Consolata Kiara, head of school health and nutrition in the Education Ministry, says her department is "concerned in all areas," because AIDS "may impact on enrollment ... [and] on the teacher supply."

Kenya, which spends 40 percent of its official government budget on education, stopped hiring teachers in 1998 as part of a structural adjustment plan imposed by the International Monetary Fund. When a teacher dies, children are simply grouped into larger classes or worse. "We know there are classes that are not attended to," says Patrick Birgen, spokesman for the Teachers Service Commission, which employs all public school teachers.

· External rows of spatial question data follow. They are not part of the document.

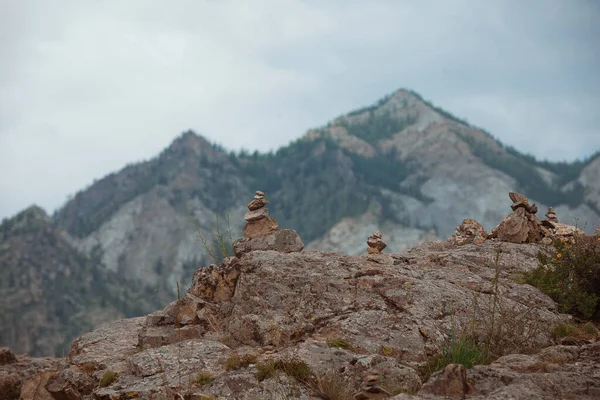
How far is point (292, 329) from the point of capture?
→ 10.9 m

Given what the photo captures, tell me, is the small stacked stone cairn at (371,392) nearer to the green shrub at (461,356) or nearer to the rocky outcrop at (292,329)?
the rocky outcrop at (292,329)

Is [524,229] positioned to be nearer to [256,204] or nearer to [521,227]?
[521,227]

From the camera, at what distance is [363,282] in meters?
12.0

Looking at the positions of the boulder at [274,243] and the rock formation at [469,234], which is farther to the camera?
the rock formation at [469,234]

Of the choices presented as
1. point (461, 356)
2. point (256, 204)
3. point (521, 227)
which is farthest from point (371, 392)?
point (521, 227)

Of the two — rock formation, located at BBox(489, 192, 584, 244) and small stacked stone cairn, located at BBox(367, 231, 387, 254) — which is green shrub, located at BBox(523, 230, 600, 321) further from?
small stacked stone cairn, located at BBox(367, 231, 387, 254)

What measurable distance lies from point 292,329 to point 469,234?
368 inches

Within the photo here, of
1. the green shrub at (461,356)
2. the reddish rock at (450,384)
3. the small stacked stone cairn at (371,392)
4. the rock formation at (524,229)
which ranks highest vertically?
the rock formation at (524,229)

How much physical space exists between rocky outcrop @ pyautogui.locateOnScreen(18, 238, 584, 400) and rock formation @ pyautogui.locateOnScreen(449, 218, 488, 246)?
3183mm

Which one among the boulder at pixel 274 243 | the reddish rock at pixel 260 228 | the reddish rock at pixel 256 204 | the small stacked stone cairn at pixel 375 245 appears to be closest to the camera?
the boulder at pixel 274 243

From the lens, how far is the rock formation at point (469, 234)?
17562 millimetres

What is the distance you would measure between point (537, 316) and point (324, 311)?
4044 mm

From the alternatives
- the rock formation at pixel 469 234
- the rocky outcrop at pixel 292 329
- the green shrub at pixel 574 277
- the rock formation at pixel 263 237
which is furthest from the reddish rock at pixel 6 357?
the green shrub at pixel 574 277

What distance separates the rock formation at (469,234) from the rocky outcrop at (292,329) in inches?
125
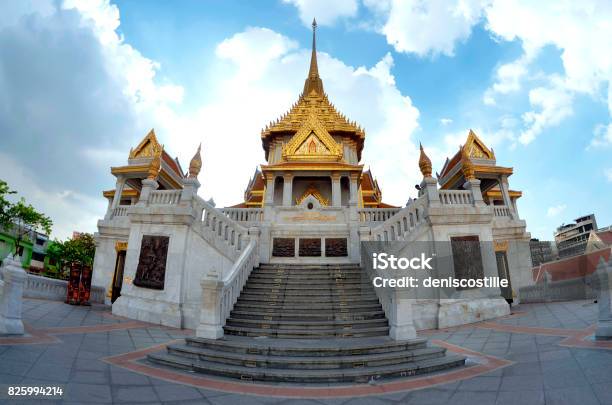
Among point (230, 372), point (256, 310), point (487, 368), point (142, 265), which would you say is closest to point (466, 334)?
point (487, 368)

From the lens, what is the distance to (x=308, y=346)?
6.61 m

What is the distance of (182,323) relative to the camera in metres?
10.6

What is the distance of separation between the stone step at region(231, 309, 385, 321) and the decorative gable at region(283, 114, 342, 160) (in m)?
15.7

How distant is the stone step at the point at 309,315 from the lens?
861cm

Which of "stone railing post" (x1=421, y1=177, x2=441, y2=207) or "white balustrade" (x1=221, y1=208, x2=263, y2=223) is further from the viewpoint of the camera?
"white balustrade" (x1=221, y1=208, x2=263, y2=223)

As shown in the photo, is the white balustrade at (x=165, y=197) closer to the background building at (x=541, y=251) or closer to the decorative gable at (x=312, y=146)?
the decorative gable at (x=312, y=146)

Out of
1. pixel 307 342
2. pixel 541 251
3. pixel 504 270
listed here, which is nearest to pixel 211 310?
pixel 307 342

Urban Jonsson, the UNICEF regional representative for Eastern and Southern Africa thinks the AIDS crisis makes it immoral for donor nations to tell developing countries to cut their education budgets. "All these countries need more teachers and better teachers and better-supported teachers, not less teachers," he says. "That's very short-sighted."

Mr. Jonsson says the crisis in education caused by AIDS will become an economic crisis and in turn a political crisis. "The education system [across Africa], apart from being underfunded and marginalized in terms of political priorities, is now being devastated by this disease."

Kenya, where about 500 people are dying of AIDS daily, was relatively slow in coming to terms with the epidemic.

It was not until this past December that President Daniel arap Moi declared AIDS - which had infected some 10 percent of his citizens - a national disaster.

A national AIDS education program has yet to make its way into the schools. Peace Corps workers will start implementing it in September by training teachers in AIDS awareness. The irony is bitter -some of the Kenyans who will teach youngsters about AIDS prevention have themselves been diagnosed as having the virus.

Many observers wonder why teachers -at first glance among the most educated and well-employed of Africans -are catching AIDS at such a high rate. No one seems to have a scientifically or epidemiologically based answer. But it's true that teaching is not among the most prestigious professions in Africa and it pays quite poorly. Primary-school teachers are predominantly women, often infected with HIV by philandering or polygamous husbands.

But above all, the infection rate among teachers shows how AIDS cuts across all sectors of African society. That's now quite clear to Monica Omwoyo who lost four colleagues at the Olympic Estate primary school. She struggles to find an answer to the question of why teachers at such a successful school would contract HIV. "The government is trying to make people aware of it, but people are careless," she says. Some people, she says, want to satisfy their bodies no matter the consequences: "Even if they know there is AIDS."